> _WHAT IS NEEDED_
Every record gets copied exactly, and no picture goes with it.

> _INPUT FOR THIS TASK_
_____
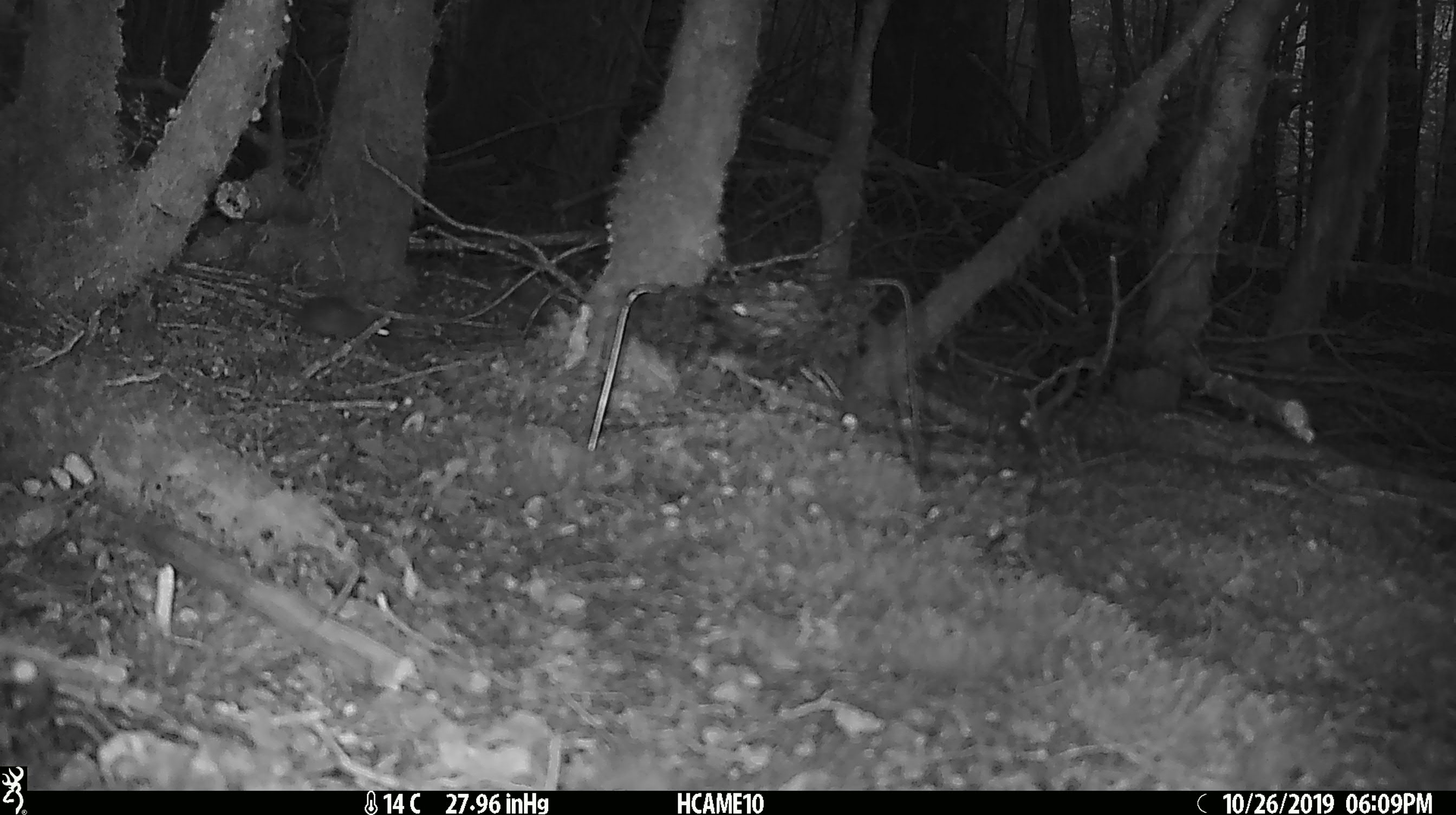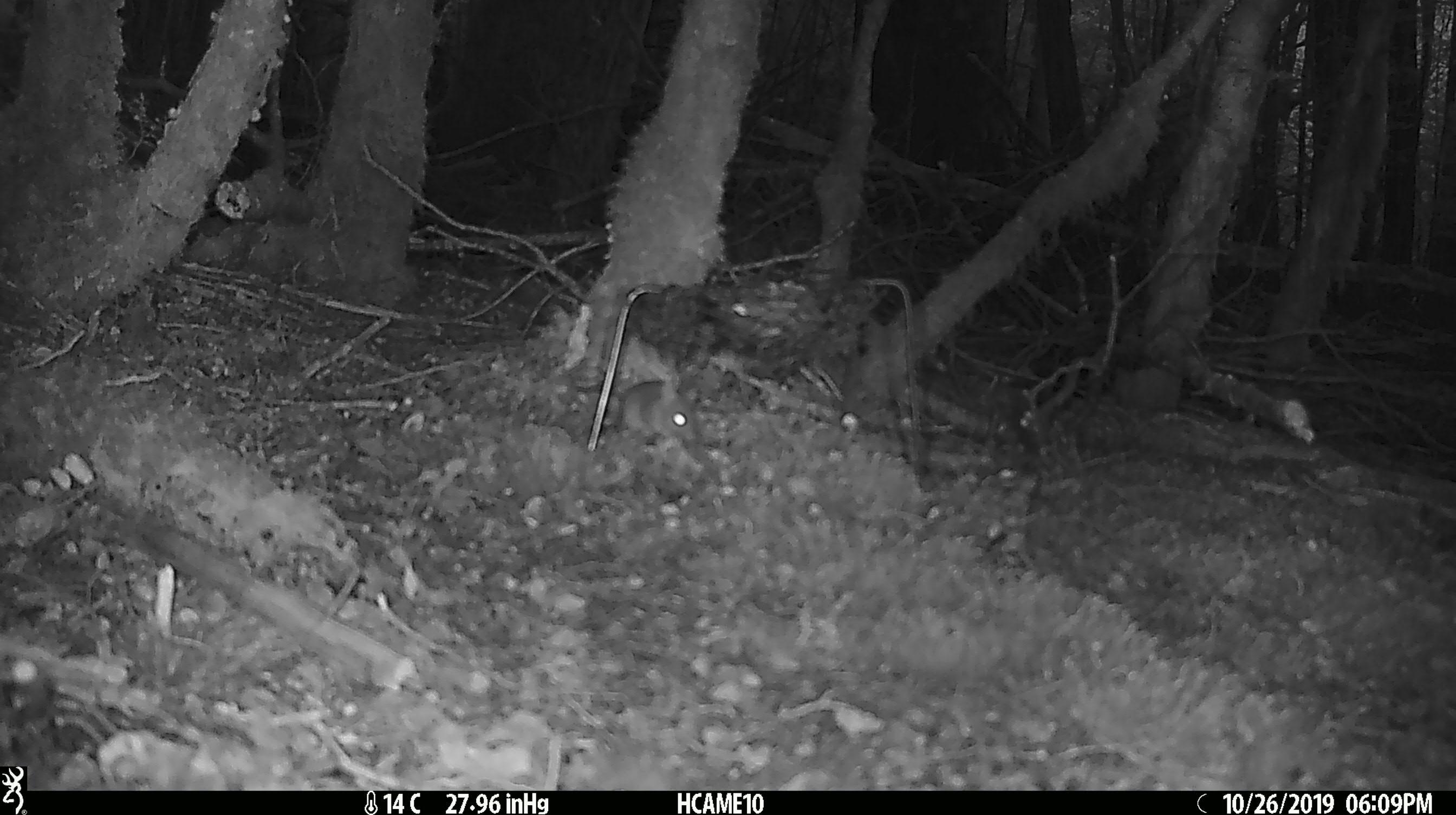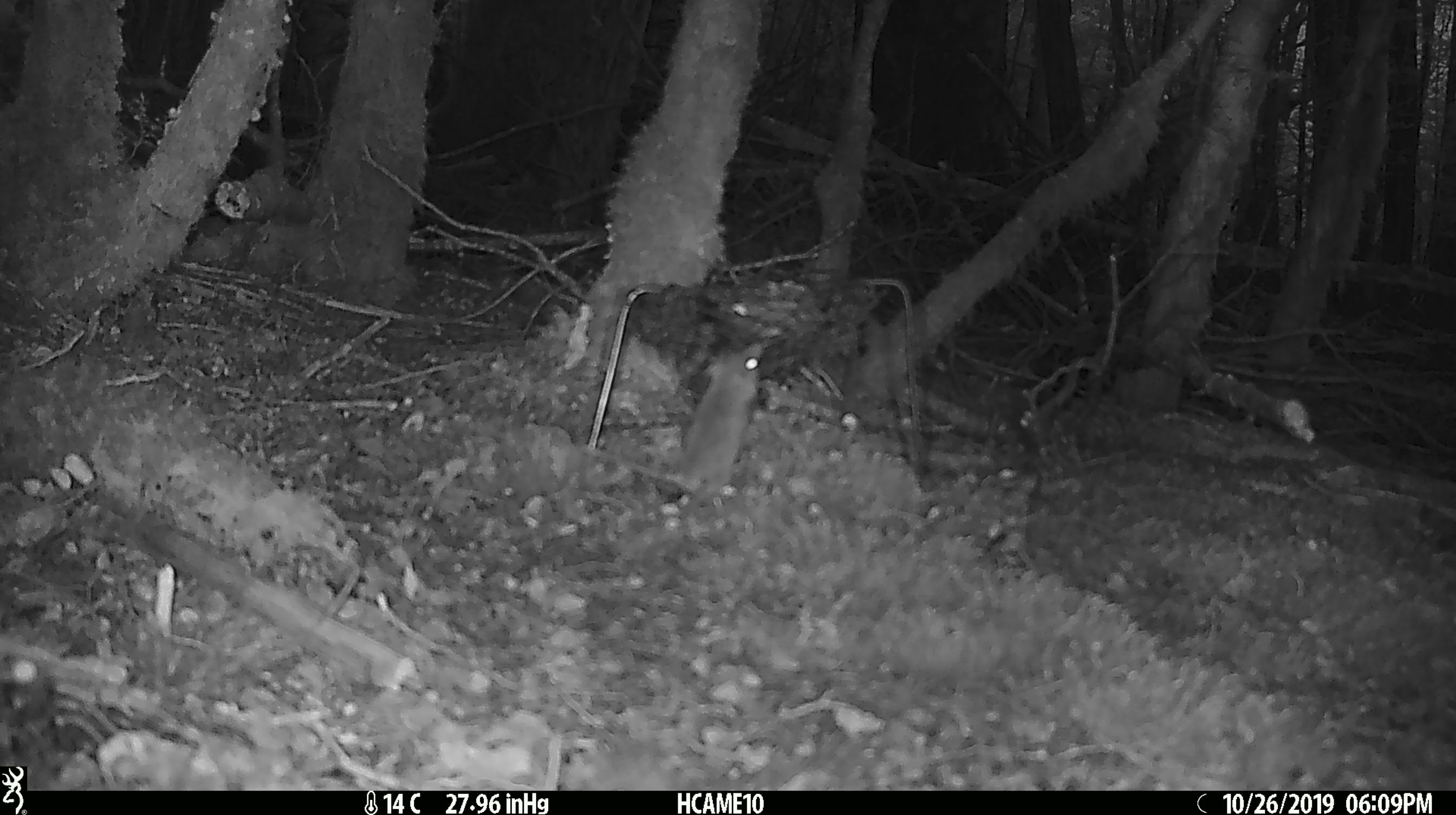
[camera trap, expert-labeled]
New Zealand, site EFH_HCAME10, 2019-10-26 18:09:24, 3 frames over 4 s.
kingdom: Animalia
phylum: Chordata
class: Mammalia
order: Rodentia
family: Muridae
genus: Mus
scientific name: Mus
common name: mouse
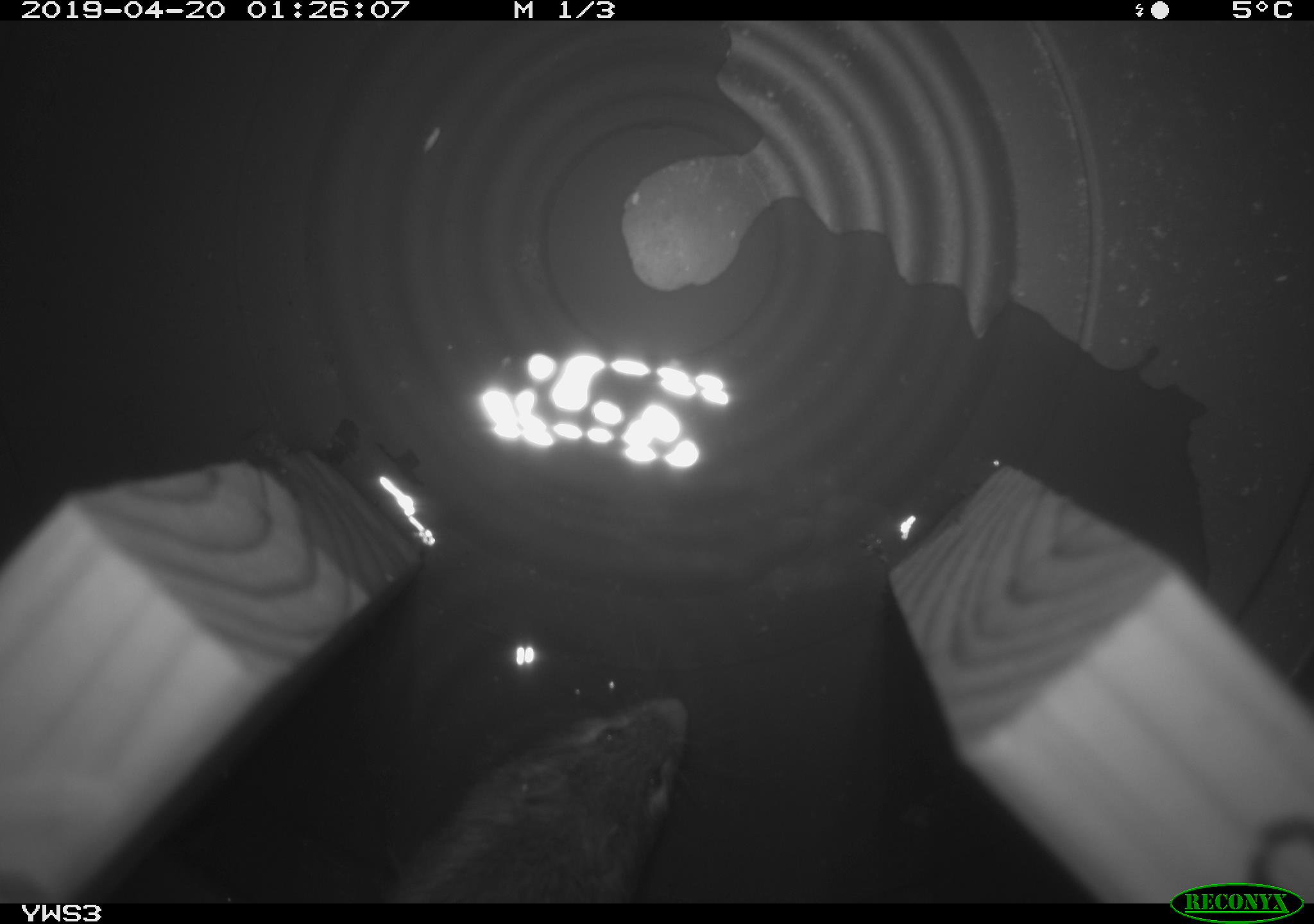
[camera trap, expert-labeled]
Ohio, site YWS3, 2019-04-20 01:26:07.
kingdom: Animalia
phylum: Chordata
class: Mammalia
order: Rodentia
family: Zapodidae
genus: Napaeozapus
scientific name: Napaeozapus insignis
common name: woodland jumping mouse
_____
> _WRITTEN SOLUTION_
[camera trap, expert-labeled]
New Zealand, site EFH_HCAME10, 2019-10-26 18:09:24, 3 frames over 4 s.
kingdom: Animalia
phylum: Chordata
class: Mammalia
order: Rodentia
family: Muridae
genus: Mus
scientific name: Mus
common name: mouse
[camera trap, expert-labeled]
Ohio, site YWS3, 2019-04-20 01:26:07.
kingdom: Animalia
phylum: Chordata
class: Mammalia
order: Rodentia
family: Zapodidae
genus: Napaeozapus
scientific name: Napaeozapus insignis
common name: woodland jumping mouse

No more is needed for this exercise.